What needs to be done
In the smoked salmon passage, what is the price of a 120g pack of Sainsbury's wild Alaskan smoked salmon?

Source passage
Although higher in fat, salmon
contains healthy omega 3 fatty acids and monosaturated fat linked to
health benefits – rather than the more harmful saturated fat found in
pizza. However, experts yesterday said it was a nonsense to describe
farmed salmon as a ‘lean and healthy food’.

The product is particularly high in
fat because fish stocks have usually been reared in small confined areas
where they cannot swim freely and put on weight. Wild smoked salmon –
which have naturally swum hundreds of miles through migration to
spawning grounds – contain a third of the fat per 100g.

Don Staniford, director of the Global
Alliance Against Industrial Aquaculture, said the two types of smoked
salmon – wild and farmed – were virtually two different foods.  ‘The
farmed salmon is a couch potato compared to the majestic and iconic wild
salmon,’ he told the Sunday Times. ‘It is complete nonsense to describe
this flabby farmed fish as lean and healthy.’

A classic Pizza Express margherita contains 7.4g of fat per 100g – under half that of the salmom

Sainsbury’s wild Alaskan smoked salmon
contains just 3.2g of fat per 100g. A 120g pack of the wild fish costs
£5.75, while the farmed variety costs £4.50.

Data under study

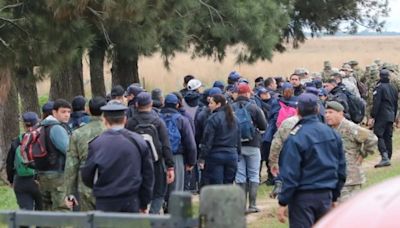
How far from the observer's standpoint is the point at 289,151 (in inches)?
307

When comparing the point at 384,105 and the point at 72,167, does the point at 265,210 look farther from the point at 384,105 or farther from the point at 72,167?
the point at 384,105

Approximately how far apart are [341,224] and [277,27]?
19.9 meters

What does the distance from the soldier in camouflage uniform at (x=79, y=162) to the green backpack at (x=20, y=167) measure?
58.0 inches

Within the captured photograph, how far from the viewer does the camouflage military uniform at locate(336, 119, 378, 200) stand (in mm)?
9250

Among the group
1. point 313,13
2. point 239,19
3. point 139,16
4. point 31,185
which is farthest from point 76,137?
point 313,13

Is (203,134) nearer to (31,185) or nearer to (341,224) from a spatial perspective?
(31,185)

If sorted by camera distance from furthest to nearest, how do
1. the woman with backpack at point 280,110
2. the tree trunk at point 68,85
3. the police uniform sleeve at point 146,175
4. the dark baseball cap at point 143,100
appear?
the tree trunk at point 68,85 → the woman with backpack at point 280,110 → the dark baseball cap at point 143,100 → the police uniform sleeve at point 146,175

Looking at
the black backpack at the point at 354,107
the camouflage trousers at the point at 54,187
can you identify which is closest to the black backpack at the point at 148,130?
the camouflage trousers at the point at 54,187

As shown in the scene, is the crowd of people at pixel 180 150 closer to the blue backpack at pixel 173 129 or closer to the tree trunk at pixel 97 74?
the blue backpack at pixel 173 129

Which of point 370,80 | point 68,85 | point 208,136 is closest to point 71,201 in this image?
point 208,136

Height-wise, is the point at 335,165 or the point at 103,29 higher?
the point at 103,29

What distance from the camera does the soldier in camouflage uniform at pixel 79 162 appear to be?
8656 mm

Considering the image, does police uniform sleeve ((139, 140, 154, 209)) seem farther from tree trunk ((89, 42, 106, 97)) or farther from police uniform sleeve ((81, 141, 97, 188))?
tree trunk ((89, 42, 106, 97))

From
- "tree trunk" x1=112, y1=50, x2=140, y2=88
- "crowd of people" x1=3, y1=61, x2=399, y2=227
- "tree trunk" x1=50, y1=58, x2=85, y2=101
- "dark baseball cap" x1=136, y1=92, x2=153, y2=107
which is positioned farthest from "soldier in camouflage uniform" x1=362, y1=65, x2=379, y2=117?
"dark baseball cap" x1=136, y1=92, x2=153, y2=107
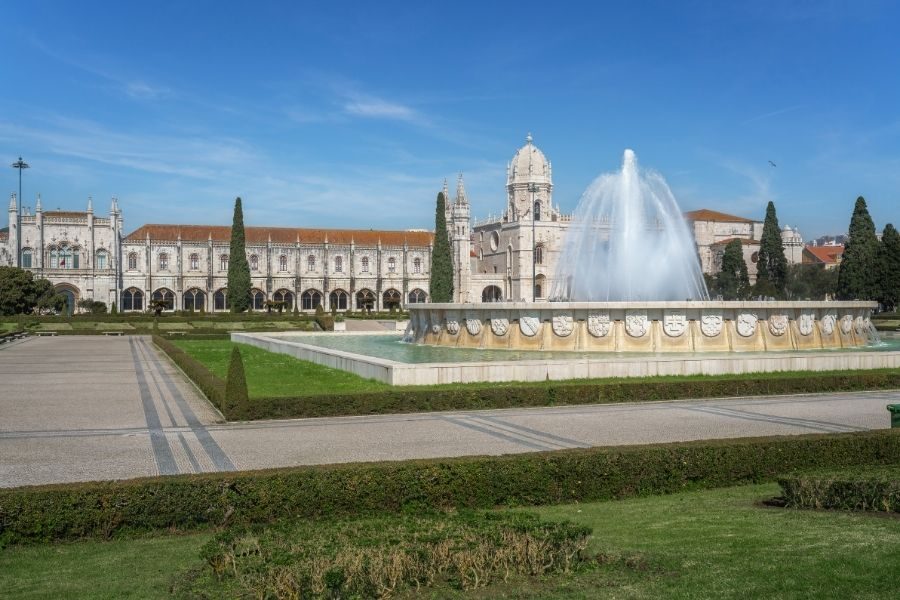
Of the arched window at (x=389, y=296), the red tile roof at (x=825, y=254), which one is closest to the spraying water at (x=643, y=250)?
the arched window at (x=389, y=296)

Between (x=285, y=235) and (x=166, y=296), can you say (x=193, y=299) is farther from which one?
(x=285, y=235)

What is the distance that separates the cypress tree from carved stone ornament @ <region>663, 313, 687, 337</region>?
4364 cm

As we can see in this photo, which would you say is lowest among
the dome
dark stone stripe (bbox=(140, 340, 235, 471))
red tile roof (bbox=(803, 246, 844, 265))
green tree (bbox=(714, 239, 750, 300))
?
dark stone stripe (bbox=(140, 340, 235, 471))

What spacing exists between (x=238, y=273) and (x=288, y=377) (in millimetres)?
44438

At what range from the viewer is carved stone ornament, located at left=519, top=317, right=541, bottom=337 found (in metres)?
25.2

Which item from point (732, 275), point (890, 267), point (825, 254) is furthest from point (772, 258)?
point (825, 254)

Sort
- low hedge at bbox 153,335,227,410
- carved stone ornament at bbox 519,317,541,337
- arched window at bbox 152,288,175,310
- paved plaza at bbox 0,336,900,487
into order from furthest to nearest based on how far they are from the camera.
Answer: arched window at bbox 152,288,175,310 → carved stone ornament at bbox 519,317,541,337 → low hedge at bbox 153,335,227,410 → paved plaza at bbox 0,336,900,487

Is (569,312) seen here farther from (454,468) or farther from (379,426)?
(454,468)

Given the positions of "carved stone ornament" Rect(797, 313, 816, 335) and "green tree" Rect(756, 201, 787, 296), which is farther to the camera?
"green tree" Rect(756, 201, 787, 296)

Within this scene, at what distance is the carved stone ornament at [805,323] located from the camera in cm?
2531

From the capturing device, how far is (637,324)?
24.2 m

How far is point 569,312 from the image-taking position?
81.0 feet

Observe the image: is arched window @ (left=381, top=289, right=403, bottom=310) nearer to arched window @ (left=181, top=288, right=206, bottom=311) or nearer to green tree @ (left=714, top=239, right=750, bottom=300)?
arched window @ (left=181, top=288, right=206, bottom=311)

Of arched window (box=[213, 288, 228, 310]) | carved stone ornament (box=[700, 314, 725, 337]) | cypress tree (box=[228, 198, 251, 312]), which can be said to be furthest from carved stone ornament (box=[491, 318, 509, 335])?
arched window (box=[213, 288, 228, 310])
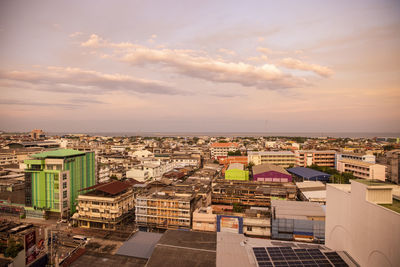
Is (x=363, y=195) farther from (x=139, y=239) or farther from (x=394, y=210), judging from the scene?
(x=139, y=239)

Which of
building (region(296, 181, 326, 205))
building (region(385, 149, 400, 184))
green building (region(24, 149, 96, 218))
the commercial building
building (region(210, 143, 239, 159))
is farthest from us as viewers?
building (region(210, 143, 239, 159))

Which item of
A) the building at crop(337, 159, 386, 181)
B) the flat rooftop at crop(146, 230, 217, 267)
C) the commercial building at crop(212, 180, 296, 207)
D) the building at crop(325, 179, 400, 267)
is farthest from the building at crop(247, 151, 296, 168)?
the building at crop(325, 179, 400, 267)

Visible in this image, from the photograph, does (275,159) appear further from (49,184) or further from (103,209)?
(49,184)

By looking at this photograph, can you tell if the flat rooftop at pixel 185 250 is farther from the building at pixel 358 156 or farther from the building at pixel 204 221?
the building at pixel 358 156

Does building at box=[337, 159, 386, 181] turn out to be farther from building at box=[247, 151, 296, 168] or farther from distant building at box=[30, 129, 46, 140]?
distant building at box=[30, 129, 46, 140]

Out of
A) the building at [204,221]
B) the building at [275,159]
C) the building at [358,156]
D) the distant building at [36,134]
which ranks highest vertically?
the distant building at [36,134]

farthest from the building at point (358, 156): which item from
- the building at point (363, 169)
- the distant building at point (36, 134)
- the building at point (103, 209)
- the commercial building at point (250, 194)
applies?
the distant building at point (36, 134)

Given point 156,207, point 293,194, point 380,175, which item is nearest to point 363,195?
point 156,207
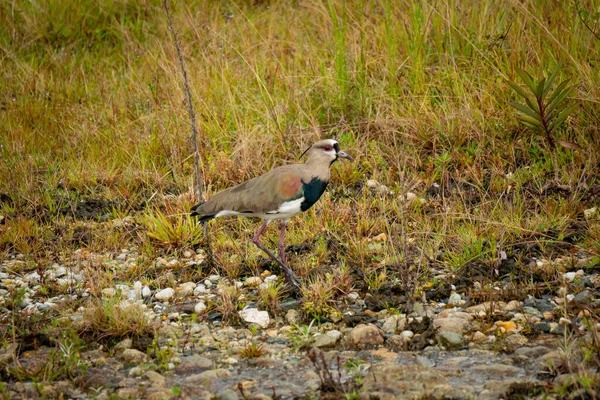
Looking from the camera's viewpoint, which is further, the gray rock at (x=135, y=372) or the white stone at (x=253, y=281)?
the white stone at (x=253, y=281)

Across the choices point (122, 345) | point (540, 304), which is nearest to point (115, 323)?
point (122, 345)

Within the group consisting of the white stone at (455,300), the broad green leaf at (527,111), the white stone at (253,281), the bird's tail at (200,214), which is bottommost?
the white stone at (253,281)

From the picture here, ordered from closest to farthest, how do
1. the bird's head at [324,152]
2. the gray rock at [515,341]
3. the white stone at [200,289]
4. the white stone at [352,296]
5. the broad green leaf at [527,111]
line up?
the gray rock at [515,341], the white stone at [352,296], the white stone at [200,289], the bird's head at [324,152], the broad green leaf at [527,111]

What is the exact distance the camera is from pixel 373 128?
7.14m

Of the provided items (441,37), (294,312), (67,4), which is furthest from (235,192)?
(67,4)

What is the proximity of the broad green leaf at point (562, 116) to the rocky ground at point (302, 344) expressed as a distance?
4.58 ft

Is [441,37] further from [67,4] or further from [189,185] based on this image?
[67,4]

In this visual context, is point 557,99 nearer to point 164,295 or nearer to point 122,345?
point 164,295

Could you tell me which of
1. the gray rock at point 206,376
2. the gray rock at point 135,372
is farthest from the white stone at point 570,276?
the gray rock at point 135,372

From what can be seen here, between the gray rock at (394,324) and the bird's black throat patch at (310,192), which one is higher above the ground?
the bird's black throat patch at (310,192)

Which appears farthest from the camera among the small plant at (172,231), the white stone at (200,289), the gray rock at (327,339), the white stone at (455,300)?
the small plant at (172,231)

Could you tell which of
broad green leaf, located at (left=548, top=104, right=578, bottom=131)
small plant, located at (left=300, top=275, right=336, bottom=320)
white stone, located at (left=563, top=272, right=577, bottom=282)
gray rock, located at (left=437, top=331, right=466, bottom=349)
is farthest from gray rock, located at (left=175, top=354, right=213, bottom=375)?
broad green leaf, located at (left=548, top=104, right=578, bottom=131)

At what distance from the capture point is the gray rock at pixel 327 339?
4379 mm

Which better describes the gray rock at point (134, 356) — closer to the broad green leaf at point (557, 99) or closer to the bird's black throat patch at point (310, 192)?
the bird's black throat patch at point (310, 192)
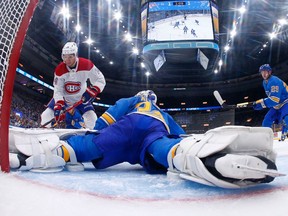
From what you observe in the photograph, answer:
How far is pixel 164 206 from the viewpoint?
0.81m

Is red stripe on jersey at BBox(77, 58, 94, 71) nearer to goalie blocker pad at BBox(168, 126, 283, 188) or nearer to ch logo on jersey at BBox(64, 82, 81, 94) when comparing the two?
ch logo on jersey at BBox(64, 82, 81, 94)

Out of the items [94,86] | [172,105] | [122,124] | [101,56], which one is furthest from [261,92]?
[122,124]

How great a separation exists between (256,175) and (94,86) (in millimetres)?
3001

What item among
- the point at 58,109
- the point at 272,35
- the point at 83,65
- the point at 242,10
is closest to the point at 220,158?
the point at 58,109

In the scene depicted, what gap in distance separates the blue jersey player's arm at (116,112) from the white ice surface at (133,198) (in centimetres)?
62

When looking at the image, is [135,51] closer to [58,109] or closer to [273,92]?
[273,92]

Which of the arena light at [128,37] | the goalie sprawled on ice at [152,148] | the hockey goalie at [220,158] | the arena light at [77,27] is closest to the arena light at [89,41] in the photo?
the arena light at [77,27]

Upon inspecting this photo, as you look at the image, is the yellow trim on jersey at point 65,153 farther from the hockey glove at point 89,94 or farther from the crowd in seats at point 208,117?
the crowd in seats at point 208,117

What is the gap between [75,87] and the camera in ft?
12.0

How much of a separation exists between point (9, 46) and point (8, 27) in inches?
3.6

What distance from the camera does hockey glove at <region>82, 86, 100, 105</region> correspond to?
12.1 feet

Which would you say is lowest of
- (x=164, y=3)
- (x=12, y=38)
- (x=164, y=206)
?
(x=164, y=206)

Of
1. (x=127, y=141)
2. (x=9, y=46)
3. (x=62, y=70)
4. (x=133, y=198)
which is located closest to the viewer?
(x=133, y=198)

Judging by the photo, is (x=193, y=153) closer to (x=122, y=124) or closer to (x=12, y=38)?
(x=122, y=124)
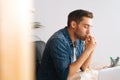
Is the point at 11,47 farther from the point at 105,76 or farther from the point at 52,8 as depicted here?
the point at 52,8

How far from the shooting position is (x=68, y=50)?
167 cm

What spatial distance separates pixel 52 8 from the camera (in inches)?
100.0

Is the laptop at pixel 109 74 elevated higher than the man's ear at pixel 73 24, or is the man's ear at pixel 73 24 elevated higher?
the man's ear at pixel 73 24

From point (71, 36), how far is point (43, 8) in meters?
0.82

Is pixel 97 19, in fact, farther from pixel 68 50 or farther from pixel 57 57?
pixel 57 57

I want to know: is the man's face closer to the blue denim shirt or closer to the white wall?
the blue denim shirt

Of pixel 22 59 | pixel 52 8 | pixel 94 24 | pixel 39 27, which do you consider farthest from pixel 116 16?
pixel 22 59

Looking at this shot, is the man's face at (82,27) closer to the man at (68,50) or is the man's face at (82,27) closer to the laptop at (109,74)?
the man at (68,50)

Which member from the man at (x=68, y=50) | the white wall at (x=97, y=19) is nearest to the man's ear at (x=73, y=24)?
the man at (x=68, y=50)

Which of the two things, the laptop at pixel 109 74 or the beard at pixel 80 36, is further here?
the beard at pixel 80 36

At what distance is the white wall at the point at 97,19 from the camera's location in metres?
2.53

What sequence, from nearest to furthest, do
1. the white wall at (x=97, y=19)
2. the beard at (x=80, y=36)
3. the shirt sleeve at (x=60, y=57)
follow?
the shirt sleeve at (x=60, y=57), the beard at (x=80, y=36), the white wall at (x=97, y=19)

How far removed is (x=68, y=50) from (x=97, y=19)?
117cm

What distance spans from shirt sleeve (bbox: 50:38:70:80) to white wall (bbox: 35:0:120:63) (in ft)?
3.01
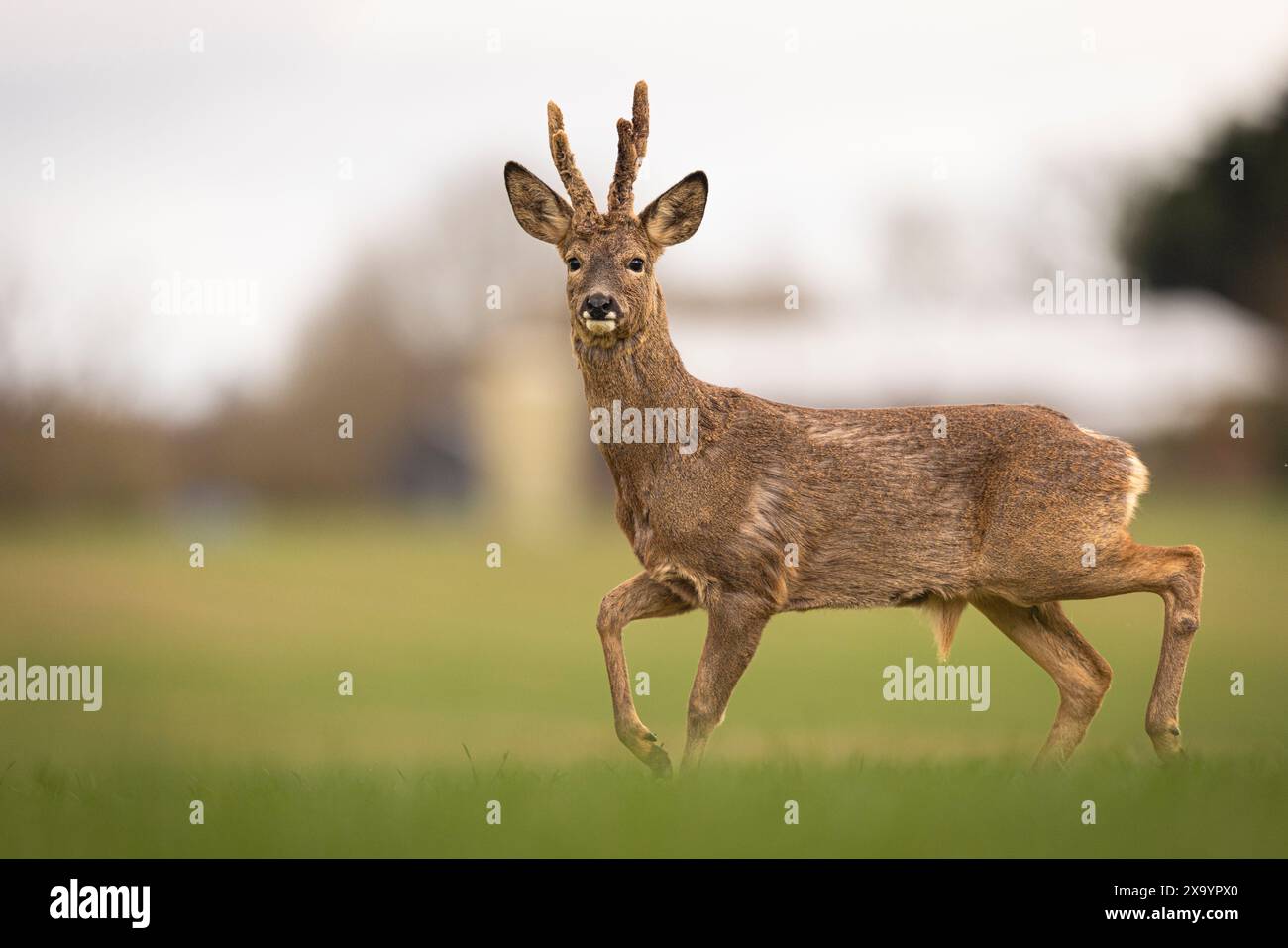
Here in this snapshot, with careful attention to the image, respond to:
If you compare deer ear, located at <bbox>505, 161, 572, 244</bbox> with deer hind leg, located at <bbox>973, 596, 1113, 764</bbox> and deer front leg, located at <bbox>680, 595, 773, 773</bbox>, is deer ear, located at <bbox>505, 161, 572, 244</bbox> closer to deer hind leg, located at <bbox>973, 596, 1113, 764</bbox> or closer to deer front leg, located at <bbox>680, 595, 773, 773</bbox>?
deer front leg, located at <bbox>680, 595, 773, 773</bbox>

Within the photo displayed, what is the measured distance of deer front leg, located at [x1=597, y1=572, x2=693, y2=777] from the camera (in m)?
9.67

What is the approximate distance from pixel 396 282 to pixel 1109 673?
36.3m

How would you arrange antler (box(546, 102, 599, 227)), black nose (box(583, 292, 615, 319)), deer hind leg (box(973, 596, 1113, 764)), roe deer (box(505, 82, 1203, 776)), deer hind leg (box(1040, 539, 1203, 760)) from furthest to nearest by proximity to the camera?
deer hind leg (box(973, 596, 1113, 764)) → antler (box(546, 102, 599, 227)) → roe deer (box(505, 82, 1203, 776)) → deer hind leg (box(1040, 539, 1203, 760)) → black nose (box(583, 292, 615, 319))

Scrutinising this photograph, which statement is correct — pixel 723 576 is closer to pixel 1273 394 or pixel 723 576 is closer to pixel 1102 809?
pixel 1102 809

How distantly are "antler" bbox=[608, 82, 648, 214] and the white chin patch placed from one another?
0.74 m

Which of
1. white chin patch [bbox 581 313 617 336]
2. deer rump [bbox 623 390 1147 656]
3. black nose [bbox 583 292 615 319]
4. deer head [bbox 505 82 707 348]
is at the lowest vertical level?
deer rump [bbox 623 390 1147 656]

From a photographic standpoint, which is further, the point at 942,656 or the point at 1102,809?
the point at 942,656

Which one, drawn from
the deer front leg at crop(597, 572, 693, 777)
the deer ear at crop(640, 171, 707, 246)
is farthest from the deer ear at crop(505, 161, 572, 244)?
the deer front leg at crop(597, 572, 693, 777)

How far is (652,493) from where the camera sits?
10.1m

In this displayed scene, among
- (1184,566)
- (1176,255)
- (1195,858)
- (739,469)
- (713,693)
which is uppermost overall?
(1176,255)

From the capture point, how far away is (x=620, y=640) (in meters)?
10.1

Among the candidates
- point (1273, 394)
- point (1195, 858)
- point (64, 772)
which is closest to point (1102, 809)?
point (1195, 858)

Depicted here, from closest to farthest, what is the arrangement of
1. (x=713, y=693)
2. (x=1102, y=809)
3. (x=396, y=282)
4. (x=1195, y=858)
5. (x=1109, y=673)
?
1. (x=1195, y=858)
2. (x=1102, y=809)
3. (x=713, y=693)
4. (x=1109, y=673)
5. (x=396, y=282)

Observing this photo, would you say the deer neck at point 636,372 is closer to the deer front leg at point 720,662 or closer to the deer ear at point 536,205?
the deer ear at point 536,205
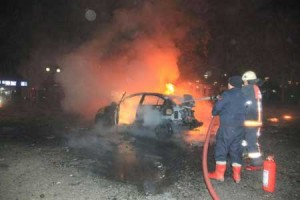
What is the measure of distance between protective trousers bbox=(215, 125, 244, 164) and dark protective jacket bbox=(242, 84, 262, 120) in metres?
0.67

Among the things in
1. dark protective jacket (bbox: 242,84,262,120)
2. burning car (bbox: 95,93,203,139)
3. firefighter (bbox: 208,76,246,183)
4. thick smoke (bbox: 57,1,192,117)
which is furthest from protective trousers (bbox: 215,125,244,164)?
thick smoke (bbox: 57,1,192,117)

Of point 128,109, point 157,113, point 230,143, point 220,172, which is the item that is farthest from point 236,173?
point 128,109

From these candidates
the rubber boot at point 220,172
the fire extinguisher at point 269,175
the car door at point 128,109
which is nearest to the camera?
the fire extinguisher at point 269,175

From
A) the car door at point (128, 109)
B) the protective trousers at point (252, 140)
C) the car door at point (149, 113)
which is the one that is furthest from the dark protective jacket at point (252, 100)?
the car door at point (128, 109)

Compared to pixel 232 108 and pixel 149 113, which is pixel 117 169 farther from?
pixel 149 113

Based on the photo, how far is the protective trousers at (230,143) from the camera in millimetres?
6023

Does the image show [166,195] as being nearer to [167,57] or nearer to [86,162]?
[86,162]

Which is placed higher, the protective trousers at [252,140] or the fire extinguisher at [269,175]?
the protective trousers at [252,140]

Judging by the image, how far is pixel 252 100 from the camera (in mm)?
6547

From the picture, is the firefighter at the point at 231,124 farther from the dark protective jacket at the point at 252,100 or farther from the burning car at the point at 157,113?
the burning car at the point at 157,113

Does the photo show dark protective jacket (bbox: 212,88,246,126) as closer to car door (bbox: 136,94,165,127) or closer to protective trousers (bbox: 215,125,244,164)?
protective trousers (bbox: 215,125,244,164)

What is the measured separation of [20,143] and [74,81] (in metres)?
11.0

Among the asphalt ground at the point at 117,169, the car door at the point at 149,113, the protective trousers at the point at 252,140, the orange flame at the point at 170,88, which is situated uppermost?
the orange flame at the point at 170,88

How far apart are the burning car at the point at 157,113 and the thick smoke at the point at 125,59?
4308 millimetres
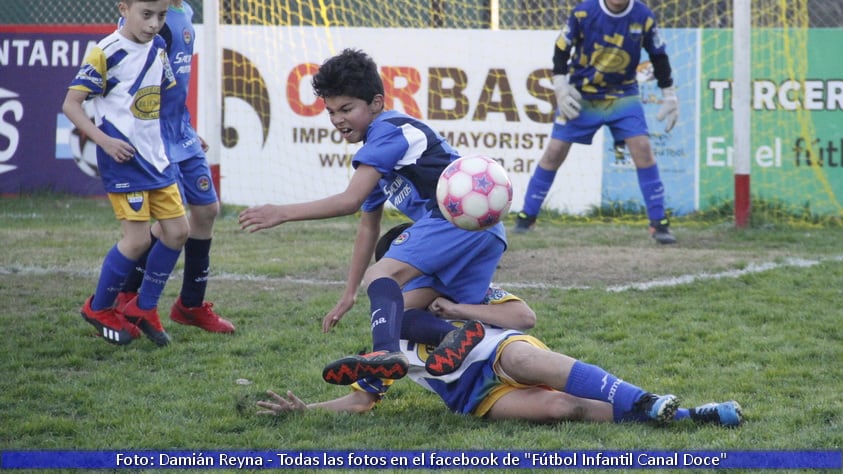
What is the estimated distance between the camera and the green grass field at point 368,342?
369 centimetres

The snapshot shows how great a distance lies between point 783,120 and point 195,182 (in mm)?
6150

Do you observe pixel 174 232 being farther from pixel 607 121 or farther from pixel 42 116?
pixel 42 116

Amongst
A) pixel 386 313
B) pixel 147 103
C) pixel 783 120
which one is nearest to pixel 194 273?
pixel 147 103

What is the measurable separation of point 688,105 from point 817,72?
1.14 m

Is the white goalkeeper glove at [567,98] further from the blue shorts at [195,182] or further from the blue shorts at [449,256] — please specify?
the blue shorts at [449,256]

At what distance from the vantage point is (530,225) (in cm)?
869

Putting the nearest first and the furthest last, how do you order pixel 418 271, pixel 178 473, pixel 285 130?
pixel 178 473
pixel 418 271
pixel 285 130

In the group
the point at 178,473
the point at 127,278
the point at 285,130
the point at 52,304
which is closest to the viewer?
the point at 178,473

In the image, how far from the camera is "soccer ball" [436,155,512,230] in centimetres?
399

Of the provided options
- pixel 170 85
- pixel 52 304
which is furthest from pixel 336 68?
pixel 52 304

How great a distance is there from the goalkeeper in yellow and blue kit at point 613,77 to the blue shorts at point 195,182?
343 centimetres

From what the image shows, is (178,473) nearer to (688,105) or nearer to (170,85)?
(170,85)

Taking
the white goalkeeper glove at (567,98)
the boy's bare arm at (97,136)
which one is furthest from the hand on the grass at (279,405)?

Response box
£5.75